Zillow has launched a new free service allowing consumers to retrieve information on 1.2 million homes that are either in the foreclosure process or owned by lenders — including details like the property’s address and how much the borrower owes.
This decision may have both positive and negative consequences for Zillow, consumers, as well as for the Realtor community.
Zillow is no stranger to controversy. Its latest move to make information about homes that are in the foreclosure process available even if the homes are not for sale will no doubt cause volumes of angry responses from the real estate community.
I have no issue with Zillow providing information on bank-owned properties that have completed foreclosure process and become "real estate owned" (REO).
But providing details about properties that are still in the midst of the foreclosure process may pose substantial risks to the current homeowners.
Zillow certainly has a legal right to leverage public information to support its business model. But have they considered the negative effect this move could have on the homeowner’s family? Until now this information has been buried in paid services. What are the consequences of publishing this information where everyone can see it — and doing so without the homeowner’s consent?
Just last week — before Zillow launched its new service — a Georgia family whose home had been foreclosed upon watched helplessly as a crowd broke into their house and stripped it bare (the family had posted an ad on Craigslist offering free furniture and other household items).
While no one can predict whether Zillow’s move will put other homeowners in foreclosure at risk, there’s no question that smart Realtors and savvy buyers will be knocking on these people’s doors.
The cost to families
Sensitive Realtors who prospect distressed properties understand how devastating it can be for a child to discover that they may be losing their home. As a result, most agents are sensitive about discussing this very private matter in front of any children. One experienced agent approaches the issue by saying, "I saw your home on the list." This allows the parent to avoid having the discussion in front of their children.
Unfortunately, potential buyers for these properties may not realize how devastating their appearance at the homeowner’s front door may be. Merely mentioning the word "foreclosure" could have harmful consequences.
The buyers and Realtors aren’t the only risk, however. There is also the risk that their friends, neighbors, family members, and workplace colleagues will find out about this very private situation. This disclosure can result in additional stress for the adults.
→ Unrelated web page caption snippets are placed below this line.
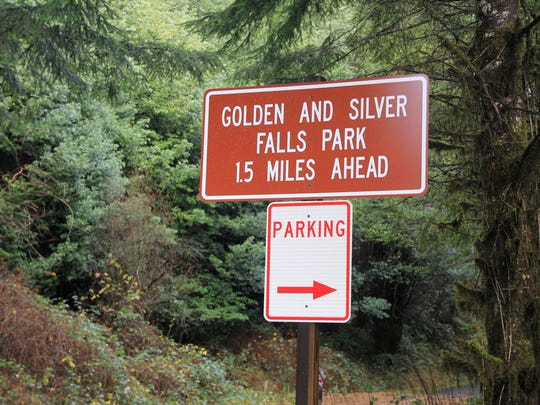 Signs inform those visiting Golden and Silver Falls State Natural Area that due to a road washout on Glenn Creek Road, they must hike an extra mile and a half to reach the actual park.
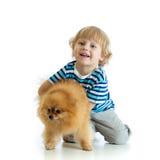 Child boy with dog spitz, isolated on white background. Child boy hugging dog spitz, isolated on white background royalty free stock photography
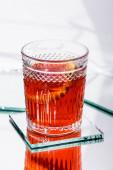 egy szelet narancs kevert alkoholos koktélban fehér alapon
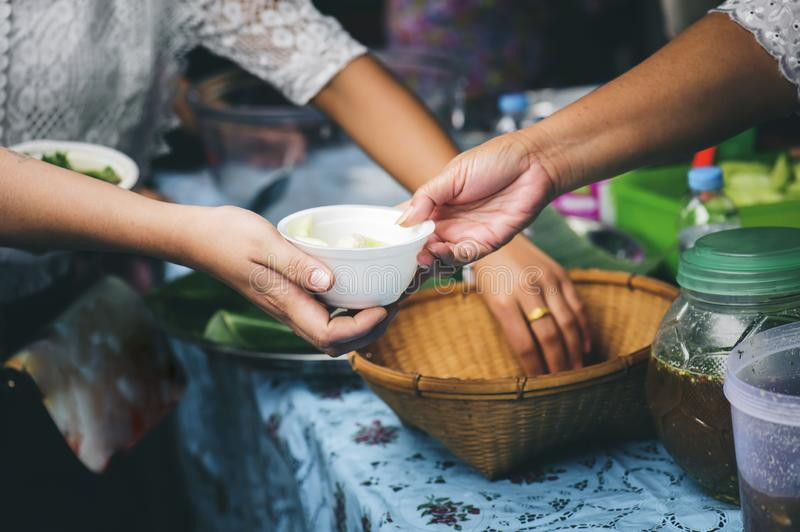 Volunteers serving food for poor people : concept of free food serving.  stock photography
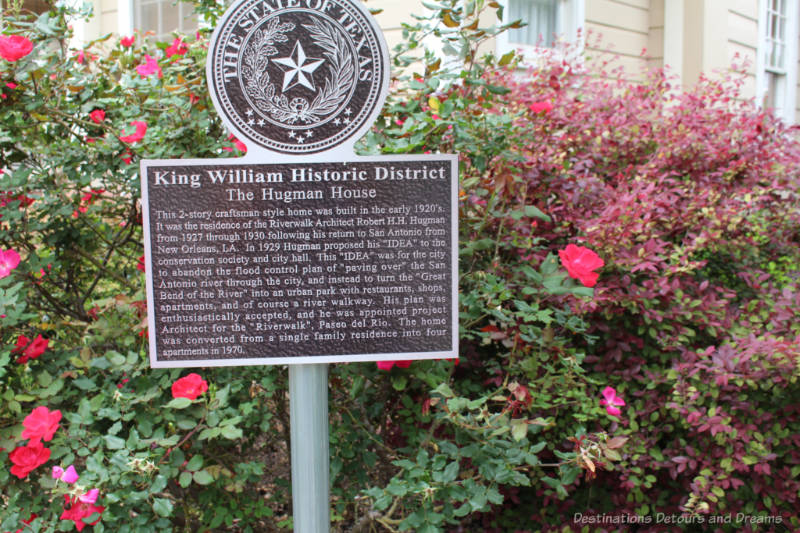 History signage amid flowery shrubs in King William Heritage District in San Antonio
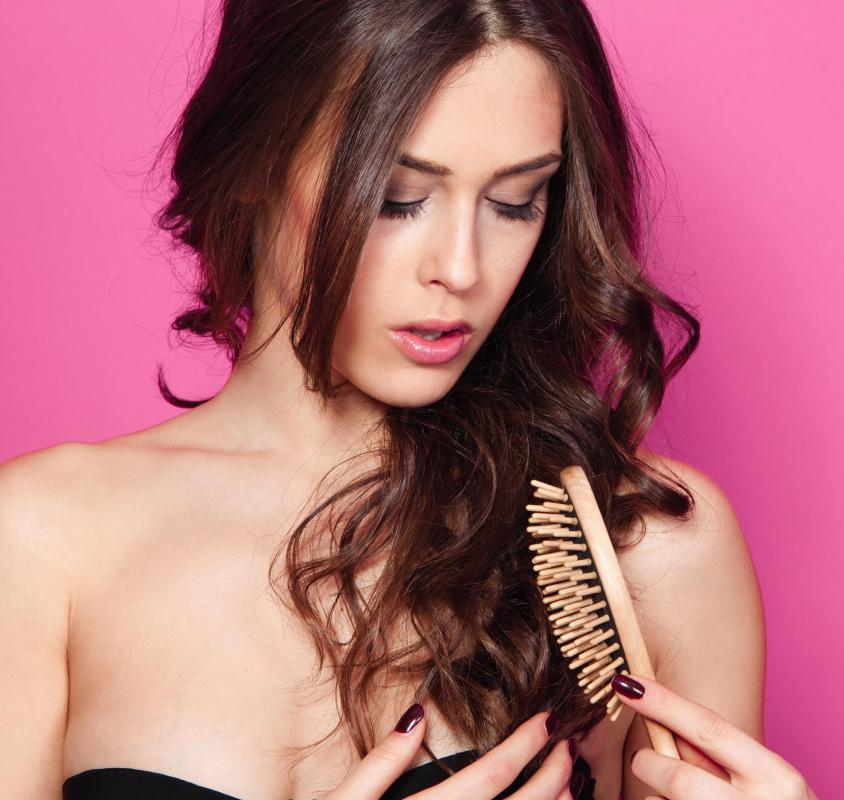 Liken wooden combs, wooden bristle brushes are also gentle on hair and prevent breaking.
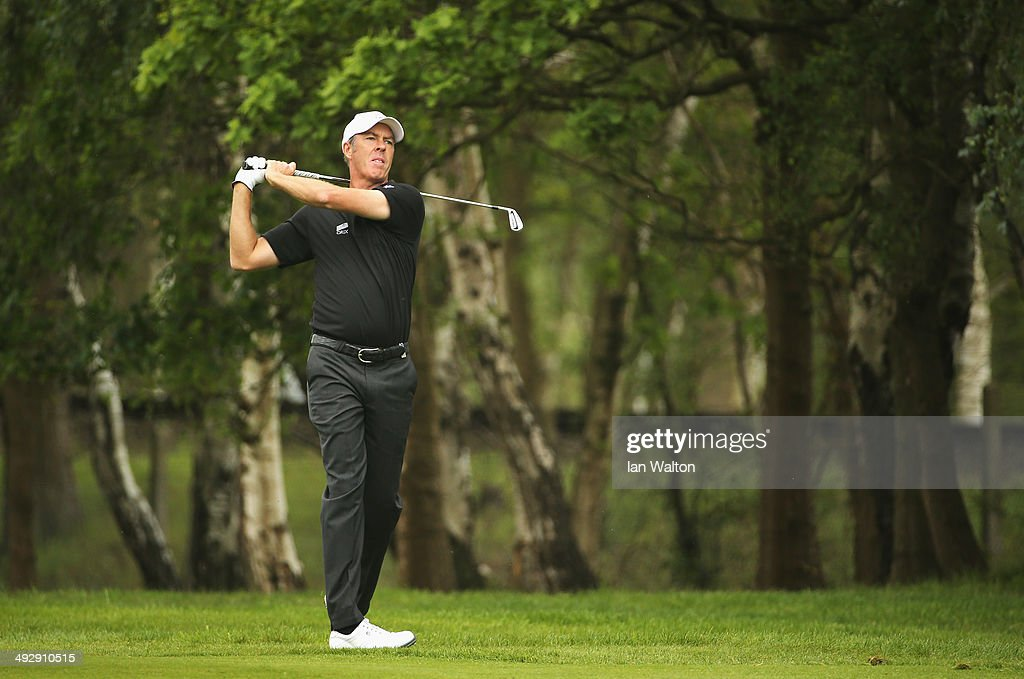 Richard Green of Australia hits an approach during day one of the BMW PGA Championship at Wentworth on May 22 2014 in Virginia Water England
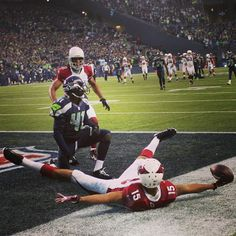 Michael Floyd of the Arizona Cardinals scores a touchdown against the Seattle Seahawks.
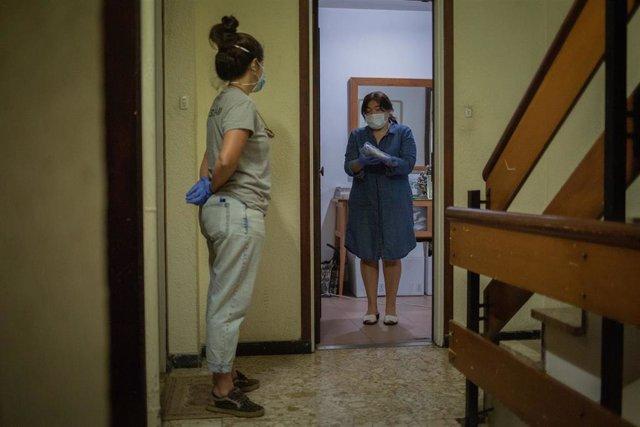 Una voluntaria de la ONG Proactiva Open Arms entrega a una mujer material sanitario en plena crisis del Covid-19. En Barcelona, Cataluña, (España), a 8 de mayo de 2020.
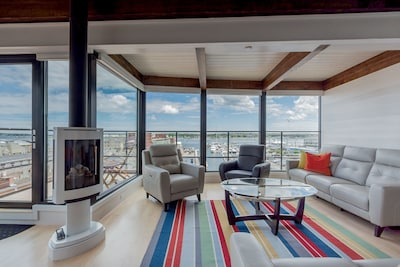 Living area with expansive views of harbor and city.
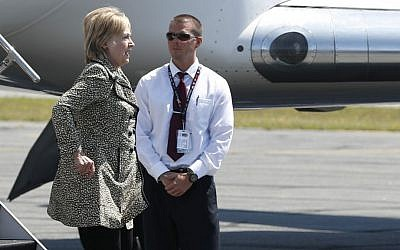 Democratic presidential candidate Hillary Clinton steps from her campaign plane as she arrives at Nantucket Memorial Airport in Nantucket, Massachusetts, Saturday, Aug. 20, 2016 en route to a fundraiser. (AP Photo/Carolyn Kaster)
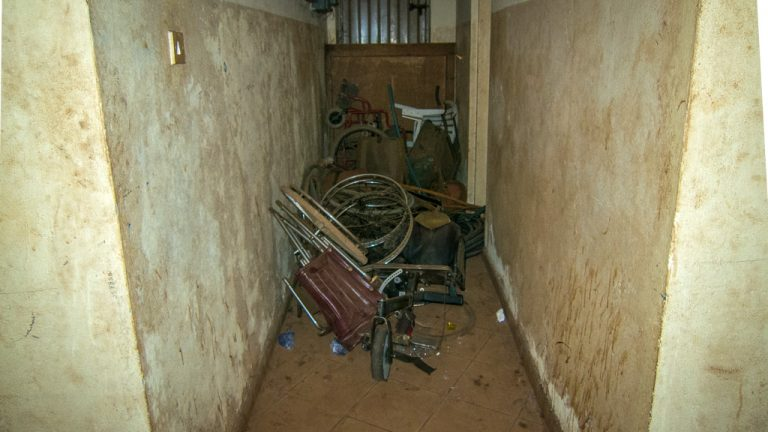 An ad-hoc storeroom for donated and broken wheelchairs, Freetown, Sierra Leone (image copyright Wesley Pryor)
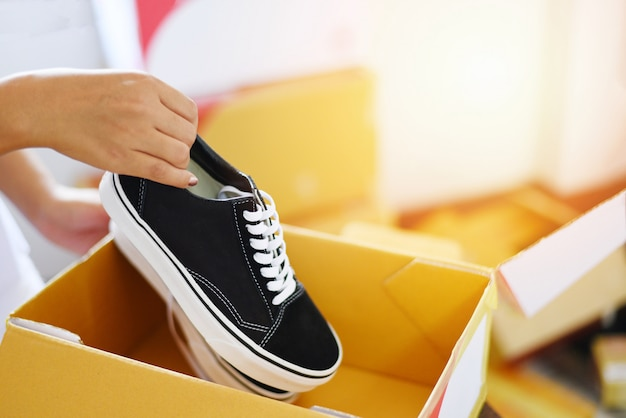 Selling online shopping - woman packing shoes sneakers in cardboard box prepare parcel box to delivery service customer ecommerce delivery shopping online and order concept Premium Photo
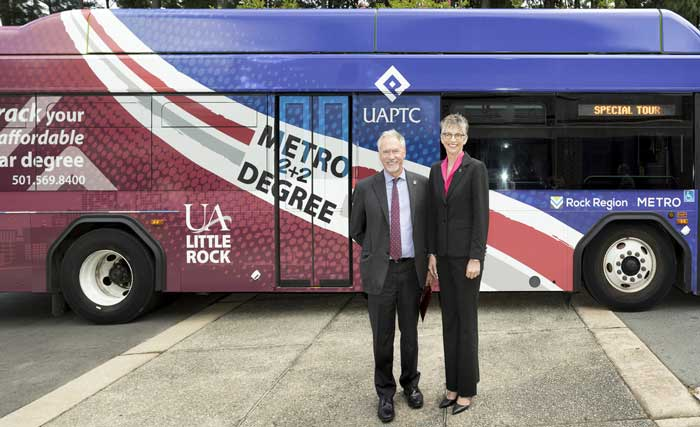 Chancellor Andrew Rogerson and UA-Pulaski Tech President Margaret Ellibee stand in front of a bus painted to celebrate a new partnership that allows UA Little Rock students to ride Rock Region METRO buses for free.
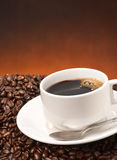 Black coffee. With spoon and bean Royalty Free Stock Photo
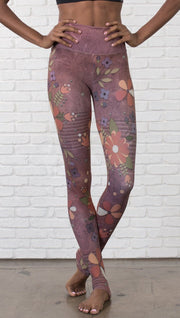 close up front view of model wearing vintage flower pattern printed full length leggings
Even worse, when children discover another child may be losing their home, there’s a real risk that they will taunt this child. The result is the child may experience not only feelings of shame, but of insecurity, fear and loss. In the case of small children, it’s common for them to feel that they were "bad" and somehow caused this event to occur.
Risk for new buyers
Many syndication sites are notorious for not removing listings after they have closed with a new buyer. If the property is not immediately removed from the Zillow list once it closes with a new buyer, or if the current owners are able to get current on their loan(s), agents and potential buyers will continue to show up on the doorstep inquiring about the property’s foreclosure status. This can be especially threatening for women who are at home alone or with their kids.
Extend a helping hand
If you ever have wanted to do something to help those homeowners who are at risk of losing their homes, contact them with this list of "Four legal ways to delay or stop foreclosure."
If you don’t feel like knocking on doors, an alternative is to send out a postcard that says: "Do you know someone who is facing foreclosure? If so, visit www.yourwebsite… to obtain a free report on how to delay or stop foreclosure now."
The four strategies to delay or stop foreclosure include:
1. Contact Hope Now, an alliance of lenders and nonprofits that provides free assistance to homeowners and helps them determine if they are eligible for a loan workout. The Hope Now alliance operates a website, HopeNow.com, and a toll-free number (888-995-4673), that connects homeowners with HUD-approved credit counselors.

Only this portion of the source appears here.